The nurses, members of the Massachusetts Nurses Association, along with other caregivers from Tenet facilities in California, who are represented by the National Union of Healthcare Workers, as well as healthcare and labor activists from across the country, will hold a press conference on July 7 at noon, which will mark the 122nd day nurses will be on strike against Tenet.
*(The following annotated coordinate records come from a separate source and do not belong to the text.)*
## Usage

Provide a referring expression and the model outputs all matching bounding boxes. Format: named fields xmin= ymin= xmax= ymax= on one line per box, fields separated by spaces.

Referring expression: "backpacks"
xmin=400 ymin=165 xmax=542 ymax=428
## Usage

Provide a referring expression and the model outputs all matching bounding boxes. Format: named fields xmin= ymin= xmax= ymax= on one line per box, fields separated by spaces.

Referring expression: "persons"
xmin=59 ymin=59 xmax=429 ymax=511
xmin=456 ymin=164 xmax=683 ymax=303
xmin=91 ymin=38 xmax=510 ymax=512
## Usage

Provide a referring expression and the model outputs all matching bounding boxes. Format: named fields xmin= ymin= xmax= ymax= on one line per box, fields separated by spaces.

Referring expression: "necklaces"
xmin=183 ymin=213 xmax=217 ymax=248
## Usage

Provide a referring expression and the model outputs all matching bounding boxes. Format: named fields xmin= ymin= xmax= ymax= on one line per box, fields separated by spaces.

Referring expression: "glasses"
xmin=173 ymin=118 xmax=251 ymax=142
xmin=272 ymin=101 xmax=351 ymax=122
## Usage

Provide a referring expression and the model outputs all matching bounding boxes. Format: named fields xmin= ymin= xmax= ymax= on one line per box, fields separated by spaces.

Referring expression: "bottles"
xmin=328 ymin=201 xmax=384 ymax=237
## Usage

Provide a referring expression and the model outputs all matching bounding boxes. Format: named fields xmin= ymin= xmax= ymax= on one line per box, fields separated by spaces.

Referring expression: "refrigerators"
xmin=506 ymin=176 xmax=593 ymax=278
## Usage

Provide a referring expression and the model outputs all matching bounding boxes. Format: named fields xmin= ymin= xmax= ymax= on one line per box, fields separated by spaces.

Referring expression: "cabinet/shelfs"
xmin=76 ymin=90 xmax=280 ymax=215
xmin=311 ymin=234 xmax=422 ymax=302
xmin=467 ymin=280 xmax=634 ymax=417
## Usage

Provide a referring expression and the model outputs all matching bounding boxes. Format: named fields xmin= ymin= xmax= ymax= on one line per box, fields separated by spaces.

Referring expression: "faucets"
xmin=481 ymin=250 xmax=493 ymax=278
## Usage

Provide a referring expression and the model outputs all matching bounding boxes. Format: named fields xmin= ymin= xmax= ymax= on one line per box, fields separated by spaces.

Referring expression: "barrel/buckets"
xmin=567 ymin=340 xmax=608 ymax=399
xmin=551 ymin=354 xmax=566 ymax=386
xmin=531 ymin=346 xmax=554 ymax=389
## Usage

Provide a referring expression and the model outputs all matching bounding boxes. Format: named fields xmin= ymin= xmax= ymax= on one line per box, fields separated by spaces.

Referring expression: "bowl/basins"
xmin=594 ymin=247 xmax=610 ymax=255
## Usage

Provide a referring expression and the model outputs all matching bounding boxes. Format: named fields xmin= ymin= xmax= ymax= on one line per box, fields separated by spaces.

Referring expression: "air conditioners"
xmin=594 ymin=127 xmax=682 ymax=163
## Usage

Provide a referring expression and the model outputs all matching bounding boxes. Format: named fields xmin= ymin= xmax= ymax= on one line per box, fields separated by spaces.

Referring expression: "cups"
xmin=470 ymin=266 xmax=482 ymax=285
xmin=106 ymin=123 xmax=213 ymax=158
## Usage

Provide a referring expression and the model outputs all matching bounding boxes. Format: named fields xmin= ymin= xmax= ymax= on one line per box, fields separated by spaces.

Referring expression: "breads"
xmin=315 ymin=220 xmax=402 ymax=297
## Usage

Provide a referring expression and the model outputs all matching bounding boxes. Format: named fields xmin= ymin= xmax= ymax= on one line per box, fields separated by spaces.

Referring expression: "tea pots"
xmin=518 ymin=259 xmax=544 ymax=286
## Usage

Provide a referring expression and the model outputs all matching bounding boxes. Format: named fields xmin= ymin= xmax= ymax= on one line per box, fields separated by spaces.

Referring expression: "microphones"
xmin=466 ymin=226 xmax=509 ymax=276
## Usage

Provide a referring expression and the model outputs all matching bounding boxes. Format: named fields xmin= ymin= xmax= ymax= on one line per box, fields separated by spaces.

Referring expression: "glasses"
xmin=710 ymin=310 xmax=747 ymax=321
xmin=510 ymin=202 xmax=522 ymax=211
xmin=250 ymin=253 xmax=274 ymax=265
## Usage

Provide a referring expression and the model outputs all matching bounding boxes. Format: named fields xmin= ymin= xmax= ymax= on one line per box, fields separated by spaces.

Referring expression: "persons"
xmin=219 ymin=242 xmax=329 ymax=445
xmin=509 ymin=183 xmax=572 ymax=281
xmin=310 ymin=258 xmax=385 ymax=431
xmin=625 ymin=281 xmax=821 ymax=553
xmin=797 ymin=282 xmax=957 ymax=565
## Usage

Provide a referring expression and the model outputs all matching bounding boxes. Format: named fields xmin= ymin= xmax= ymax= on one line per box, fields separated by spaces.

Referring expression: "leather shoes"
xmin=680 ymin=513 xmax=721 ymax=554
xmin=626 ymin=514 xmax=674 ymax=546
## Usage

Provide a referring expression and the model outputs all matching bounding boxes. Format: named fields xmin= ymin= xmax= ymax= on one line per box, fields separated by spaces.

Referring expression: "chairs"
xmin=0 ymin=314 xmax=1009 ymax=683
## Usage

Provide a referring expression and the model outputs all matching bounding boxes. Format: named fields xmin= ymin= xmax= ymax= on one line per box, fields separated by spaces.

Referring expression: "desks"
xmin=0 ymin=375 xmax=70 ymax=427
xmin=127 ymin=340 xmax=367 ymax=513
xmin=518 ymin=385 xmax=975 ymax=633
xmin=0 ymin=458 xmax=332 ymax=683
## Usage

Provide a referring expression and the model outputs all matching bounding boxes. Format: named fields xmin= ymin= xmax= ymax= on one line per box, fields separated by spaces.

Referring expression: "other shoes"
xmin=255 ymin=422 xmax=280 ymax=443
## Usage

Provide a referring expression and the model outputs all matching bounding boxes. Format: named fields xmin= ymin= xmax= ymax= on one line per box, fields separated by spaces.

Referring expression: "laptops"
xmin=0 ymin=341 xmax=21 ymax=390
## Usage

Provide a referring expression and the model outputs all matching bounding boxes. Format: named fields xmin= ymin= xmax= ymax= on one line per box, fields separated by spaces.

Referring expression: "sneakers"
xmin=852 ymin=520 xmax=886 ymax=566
Nurses are bringing a giant, 16-foot-long petition signed by more than 700 striking nurses and will attempt to deliver the petition to Tenet’s CEO Ron Rittenmeyer. They will also call out Tenet for its blatant misuse of more than $2.6 billion in taxpayer-supported pandemic funding from the CARES Act stimulus package – funding that was supposed to be used by hospitals to provide PPE, staffing and other resources to respond to the COVID-19 pandemic, yet in Tenet’s hands was used to fund corporate expansion, pay down debt, buy back stock for executives and, in the words of CEO Rittenmyer as reported in the Dallas Morning News in April of 2020, “to maximize our cash position.”
The nurses’ petition drive and decision to go to Dallas was launched last month, after Tenet took the extreme step of threatening to permanently replace the nurses, a move that outraged the St. Vincent nurses, as well as other nursing organizations, social justice, and labor organizations across the nation. The nurses remain undaunted. The conclusion of their petition states what is really behind this strike and why so many support the nurses’ efforts:
“We are irreplaceable and are firmly resolved to maintain our strike until Tenet comes to the table and agrees to a contract that provides the necessary staffing improvements to ensure the safety of our patients. For nurses, this strike has nothing to do with profit and loss, for us, our patients are our friends and neighbors and any mistakes we make due to understaffing have names attached to them, with real life and death consequences. We will not let them down.”